Macrabo ritrovamento- Violenza senza fine nelle città messicane. Questa mattina un macrabo ritrovamento nelle vie di Guadalajara, la seconda città del paese, ha ricordato al mondo la sanguinosa guerra tra i cartelli della droga e le forze di polizia. I corpi di almeno 23 persone- tutte di sesso maschile- sono stati ritrovati in tre fuoristrada stazionati a pochi passi dell’Arco del Milenio, uno dei simboli della città, e vicino ai saloni dell’Expo, dove tra pochi giorni avrà inizio la Fiera internazionale del libro, la più importante del mondo ispanico.

Alleanza tra i cartelli-– Accanto ai corpi è stato ritrovato un biglietto firmato da due dei più spietati cartelli della droga “Milenio” e “Los Zetas”, che secondo indagini recenti si sarebbero alleati per controllare gli affari della città. Il biglietto sarebbe indirizzato al governatore dello stato Emilio Gonzáles Márquez, appartenente al Pan (partito azione nazionale) del presidente Felipe Calderón. Solo ieri nella provincia di Sinaloa, sono stati ritrovati 26 cadeveri- 16 dei quali carbonizzati- che erano ammucchiati in due furgoncini. La strage, in questo caso, è stata rivendicata dal solo gruppo de “Los Zetas”.

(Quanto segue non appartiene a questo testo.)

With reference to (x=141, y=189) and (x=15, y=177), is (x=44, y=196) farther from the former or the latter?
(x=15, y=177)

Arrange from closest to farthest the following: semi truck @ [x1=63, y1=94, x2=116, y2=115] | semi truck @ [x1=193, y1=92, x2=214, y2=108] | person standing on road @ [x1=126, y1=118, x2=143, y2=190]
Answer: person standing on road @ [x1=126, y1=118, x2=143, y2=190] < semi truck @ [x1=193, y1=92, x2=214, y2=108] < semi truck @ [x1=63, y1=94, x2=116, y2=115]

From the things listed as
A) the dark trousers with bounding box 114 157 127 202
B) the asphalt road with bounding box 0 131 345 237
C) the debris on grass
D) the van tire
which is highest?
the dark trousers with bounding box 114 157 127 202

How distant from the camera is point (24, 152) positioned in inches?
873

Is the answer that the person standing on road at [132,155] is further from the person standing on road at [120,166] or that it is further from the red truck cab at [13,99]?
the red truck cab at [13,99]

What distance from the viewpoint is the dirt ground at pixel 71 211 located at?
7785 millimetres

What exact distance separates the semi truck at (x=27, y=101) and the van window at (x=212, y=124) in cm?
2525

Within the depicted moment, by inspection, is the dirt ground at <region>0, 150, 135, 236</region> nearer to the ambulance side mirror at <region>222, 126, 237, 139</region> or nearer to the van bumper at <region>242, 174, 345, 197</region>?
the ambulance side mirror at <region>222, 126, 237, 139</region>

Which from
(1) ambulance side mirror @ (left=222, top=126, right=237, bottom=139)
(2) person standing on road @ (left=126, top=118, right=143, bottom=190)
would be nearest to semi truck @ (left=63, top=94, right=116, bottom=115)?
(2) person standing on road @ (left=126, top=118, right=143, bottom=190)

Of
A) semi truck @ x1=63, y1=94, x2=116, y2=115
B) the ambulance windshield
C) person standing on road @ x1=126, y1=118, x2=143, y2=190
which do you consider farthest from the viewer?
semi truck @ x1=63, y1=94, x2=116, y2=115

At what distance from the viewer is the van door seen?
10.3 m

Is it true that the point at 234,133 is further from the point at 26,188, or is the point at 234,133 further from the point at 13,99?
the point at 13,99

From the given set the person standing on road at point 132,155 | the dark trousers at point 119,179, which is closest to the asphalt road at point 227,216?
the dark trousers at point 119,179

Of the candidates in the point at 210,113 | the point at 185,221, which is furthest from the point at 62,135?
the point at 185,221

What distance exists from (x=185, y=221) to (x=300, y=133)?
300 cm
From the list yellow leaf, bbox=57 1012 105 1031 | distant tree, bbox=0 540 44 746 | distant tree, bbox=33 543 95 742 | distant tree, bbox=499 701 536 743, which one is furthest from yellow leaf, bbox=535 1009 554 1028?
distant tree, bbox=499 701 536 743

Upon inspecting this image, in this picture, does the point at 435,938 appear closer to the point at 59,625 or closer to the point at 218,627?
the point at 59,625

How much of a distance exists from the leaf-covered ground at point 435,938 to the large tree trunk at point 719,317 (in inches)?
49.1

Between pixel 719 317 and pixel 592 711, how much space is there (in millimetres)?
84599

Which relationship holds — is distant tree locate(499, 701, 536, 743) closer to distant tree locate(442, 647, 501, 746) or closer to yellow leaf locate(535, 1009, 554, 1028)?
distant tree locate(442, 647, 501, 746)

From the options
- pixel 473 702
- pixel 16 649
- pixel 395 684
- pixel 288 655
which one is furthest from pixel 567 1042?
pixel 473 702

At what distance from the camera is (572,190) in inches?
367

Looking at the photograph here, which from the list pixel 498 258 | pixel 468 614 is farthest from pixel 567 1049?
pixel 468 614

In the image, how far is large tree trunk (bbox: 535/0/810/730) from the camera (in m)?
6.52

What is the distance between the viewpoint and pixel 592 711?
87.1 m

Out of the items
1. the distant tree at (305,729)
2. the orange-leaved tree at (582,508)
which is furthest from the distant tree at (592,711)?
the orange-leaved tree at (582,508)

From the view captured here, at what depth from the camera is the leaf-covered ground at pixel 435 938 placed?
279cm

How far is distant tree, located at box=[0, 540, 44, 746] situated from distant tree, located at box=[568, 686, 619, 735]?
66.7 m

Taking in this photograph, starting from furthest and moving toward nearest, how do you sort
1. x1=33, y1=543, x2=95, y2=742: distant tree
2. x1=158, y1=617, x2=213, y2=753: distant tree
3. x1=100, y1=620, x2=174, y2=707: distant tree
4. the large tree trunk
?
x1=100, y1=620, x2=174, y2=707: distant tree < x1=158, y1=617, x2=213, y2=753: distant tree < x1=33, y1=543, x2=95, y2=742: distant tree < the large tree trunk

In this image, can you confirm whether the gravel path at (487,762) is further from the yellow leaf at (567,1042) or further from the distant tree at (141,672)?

Guerra ai narcos- Fu proprio l’attuale presidente Felipe Calderón a cominciare, circa cinque anni fa, una guerra contro il narcotraffico. Una guerra che fino ad oggi è costata la vita a circa 40mila persone. . Un sondaggio nazionale pubblicato dai principali quotidiani messicani ha rivelato che tre messicani su dieci sarebbero favorevoli a un’eventuale negoziazione tra il governo e i narcos per porre fine alle violenze.